The first quarter results of Tata Motors for 2014-15 show how irrelevant the domestic operations of the company have become to the company after the acquisition of Jaguar Land Rover (JLR). In a consolidated turnover of Rs 64,683 crore (net of excise) during the quarter ended 30 June 2014, the domestic operations accounted for less than 12 percent at Rs 7,705 crore. As for profits before tax, if you exclude the domestic operations, it would actually have been higher than the Rs 7,528 crore the company reported. The local ops are a drag on the global company.
Even since Tata acquired JLR from Ford Motor in 2008, the acquired company has done more for the mother company than vice versa. After the initial investment in JLR products and launches, it is the subsidiary that is bringing smiles to Tata Motors shareholders - especially over the last three years.

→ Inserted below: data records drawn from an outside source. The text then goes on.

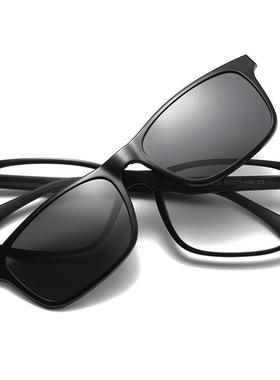 眼镜店新款复古偏光墨镜女款tr90超轻眼镜框二合一磁吸近视眼镜男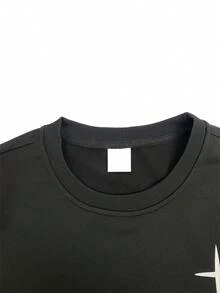 Men's Casual Sports T-Shirt, Featuring Multi-Functional Long Sleeve Design And Letter Graphic Print, Suitable For Spring And Autumn. Can Be Paired With Short Sleeve Letter Print T-Shirt For Outdoor Activities In Autumn. - Black - View 3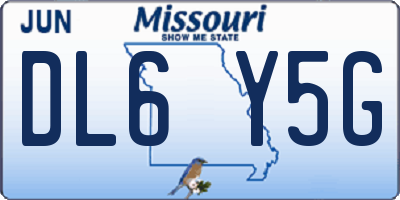 MO license plate DL6Y5G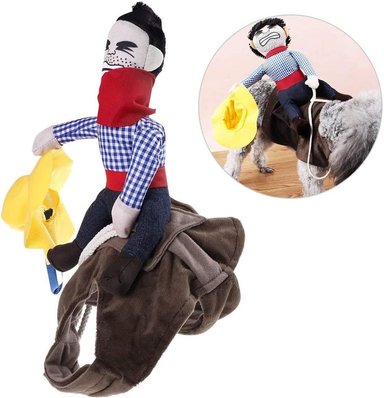 ISMARTEN DISFRAZ DE MASCOTA PARA PERRO, TRAJE DE VAQUERO ESTILO JINETE CON MUÑECA Y SOMBRERO - TALLA L - 2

But for dividends from JLR, Tata Motors’ own profits before tax would have been negative.
Thanks to a weak showing in cars, with both the Indica-Indigo range and the Nano failing to make a dent in the market, and with the bottom falling out of the commercial vehicles market during an economic slowdown, Tata Motors saw sales decline to 1,10,612 units during the quarter (down 28.3 percent) from the corresponding quarter of 2013-14. In contrast, JLR’s sales volumes rose 27.1 percent at the wholesale level - rising to 1,15,156 units.
This is an unusual time when JLR has sold more vehicles than the mother unit - once again emphasising the growing importance of the international operations rather than the domestic one. And since JLR sells much, much higher value vehicles than Tata Motors, the irrelevance of the local performance looks all the greater.

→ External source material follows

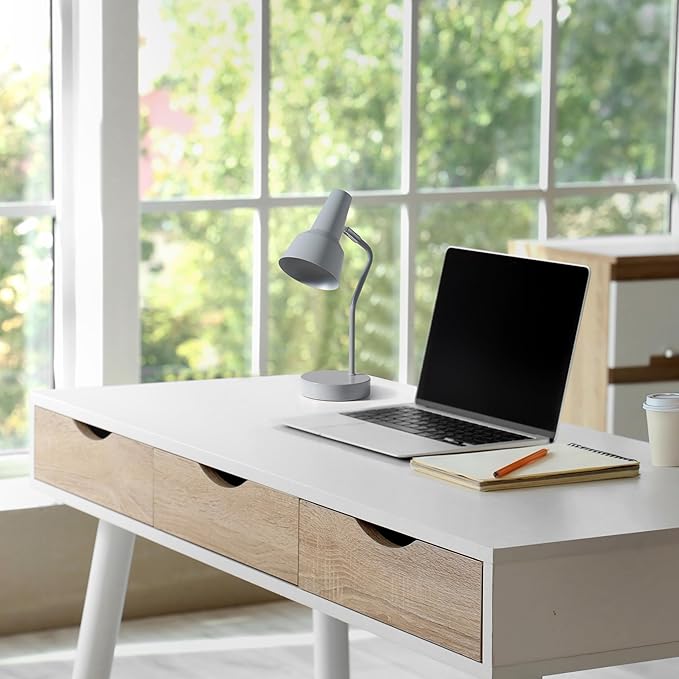 Simple Designs LD1078-GRY 15.2" Sleek Essentials Metal Cone Shade Desk Lamp with Adjustable Shade, for Office, Desk, Nightstand, Dorm, Gray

While the domestic downturn in commercial vehicles is cyclical, the problem is Tata Motors’ sales drop seems more than proportionate. The Tata Motors press release says the “commercial vehicles industry declined in the quarter…..by around 10 percent in the cyclical medium and heavy commercial vehicles segment and around 26 percent in the LCV segment,” but things seem to be getting worse. The July sales numbers show that Tata Motors dropped sales by 28 percent in commercial vehicles. Mahindra and Mahindra and Ashok Leyland saw drops of only 9-10 percent and Eicher Motors actually saw a marginal rise of 1 percent in July.
It would appear that the company’s problems are more deep-rooted than the figures suggest. Tata Motors is now pinning its hopes on its new Ultra trucks, but we will have to wait a while to know if these are going to set the highways on fire.

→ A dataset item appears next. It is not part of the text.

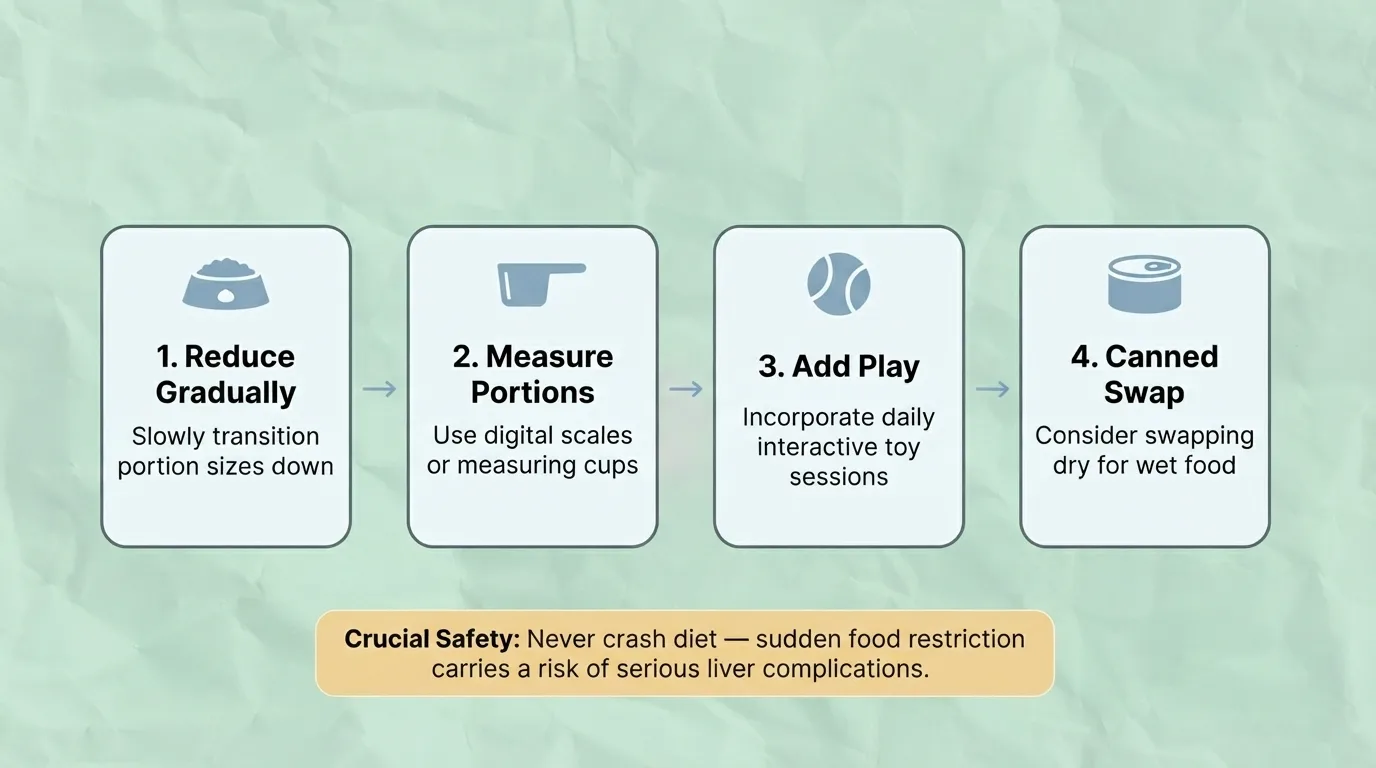 Safe Cat Weight Loss Tips and Feeding Guide Cat weight loss guide showing gradual portion reduction, portion measurement, daily play, and canned food options.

As for cars, Tata Motors saw a 15 percent drop in July after the first quarter’s fairly poor performance. The company is short of exciting new wheels - with both the Nano and the Indica bombing of late. It is banking on its new Zest compact sedan launch to build up sales (due today, 12 August), but here it faces a tough market with the Maruti Swift DZire and the Honda Amaze already well-entrenched. Bringing back lost customers is not going to be easy for Tata Motors. The company, however, claims that the initial response of customers at test drives has been “extremely encouraging” with positive response from “all sections” of the media.
Auto journalists are not known to talk too negatively about yet-to-be-launched new cars - they gushed as much about the Nano when it was launched. We know where the Nano is now in terms of consumer preference.
This is not to dismiss the Zest launch but to emphasise that reviving the car business back home is not going to be easy after losing out to competition over the last five years. Lost customers are not easy to entice back.
Tata Motors badly needs a new platform and a completely new set of cars and trucks that will wow the market.
In contrast, JLR has been having a ball in world markets with its “refreshed” Jaguar and Land Rover lines - including the Range Rover, the Range Rover Sport, the Range Rover Evoque and the Jaguar F-Type, the company notes. Sales have surged to over 5.35 billion in the recent quarter, and profits are nearing the 1 billion mark (in the June quarter, JLR pre-tax profits were at 924 million).
This profit, when converted to declining Indian rupees at Rs 102.67 per British pound, is making the domestic operation look even punier.
Quite clearly, in the foreseeable future, it is JLR that is going to drive Tata Motors.